__WHAT YOU NEED TO DO__
Gather all lines with "burst" from the records.

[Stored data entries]
>>
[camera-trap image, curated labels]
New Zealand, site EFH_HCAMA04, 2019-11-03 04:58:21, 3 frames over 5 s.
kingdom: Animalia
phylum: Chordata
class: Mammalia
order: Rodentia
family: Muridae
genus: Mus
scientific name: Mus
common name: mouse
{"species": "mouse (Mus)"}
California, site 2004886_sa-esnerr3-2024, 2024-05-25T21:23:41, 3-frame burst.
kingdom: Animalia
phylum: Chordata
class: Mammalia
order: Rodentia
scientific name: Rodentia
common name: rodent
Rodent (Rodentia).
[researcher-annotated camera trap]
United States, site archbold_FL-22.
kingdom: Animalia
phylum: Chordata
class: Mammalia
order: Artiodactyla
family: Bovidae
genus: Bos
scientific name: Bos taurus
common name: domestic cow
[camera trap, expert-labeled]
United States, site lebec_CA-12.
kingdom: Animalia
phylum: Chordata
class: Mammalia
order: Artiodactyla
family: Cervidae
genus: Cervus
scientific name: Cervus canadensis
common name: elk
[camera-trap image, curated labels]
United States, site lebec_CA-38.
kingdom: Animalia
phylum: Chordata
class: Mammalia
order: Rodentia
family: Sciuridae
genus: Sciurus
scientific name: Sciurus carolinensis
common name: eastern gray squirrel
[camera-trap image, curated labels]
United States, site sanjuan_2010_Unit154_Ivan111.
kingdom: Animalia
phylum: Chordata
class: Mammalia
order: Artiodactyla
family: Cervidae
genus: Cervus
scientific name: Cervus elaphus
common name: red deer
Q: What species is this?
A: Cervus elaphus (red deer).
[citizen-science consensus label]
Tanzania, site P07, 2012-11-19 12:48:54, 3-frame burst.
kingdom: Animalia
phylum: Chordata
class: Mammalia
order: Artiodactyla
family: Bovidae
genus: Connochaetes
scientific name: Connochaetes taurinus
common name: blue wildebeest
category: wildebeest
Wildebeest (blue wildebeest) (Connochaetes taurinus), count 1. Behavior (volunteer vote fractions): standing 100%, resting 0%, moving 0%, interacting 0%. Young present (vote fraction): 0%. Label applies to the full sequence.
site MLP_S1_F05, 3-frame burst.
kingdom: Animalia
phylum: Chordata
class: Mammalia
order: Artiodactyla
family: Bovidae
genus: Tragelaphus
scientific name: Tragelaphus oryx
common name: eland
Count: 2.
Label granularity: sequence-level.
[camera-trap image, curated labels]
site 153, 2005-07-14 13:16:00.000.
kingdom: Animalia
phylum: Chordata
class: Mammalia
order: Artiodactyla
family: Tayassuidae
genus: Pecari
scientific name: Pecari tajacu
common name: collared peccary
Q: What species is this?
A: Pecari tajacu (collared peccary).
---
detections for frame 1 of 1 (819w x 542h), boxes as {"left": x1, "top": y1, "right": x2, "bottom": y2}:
<<
__YOUR SOLUTION__
California, site 2004886_sa-esnerr3-2024, 2024-05-25T21:23:41, 3-frame burst.
Tanzania, site P07, 2012-11-19 12:48:54, 3-frame burst.
site MLP_S1_F05, 3-frame burst.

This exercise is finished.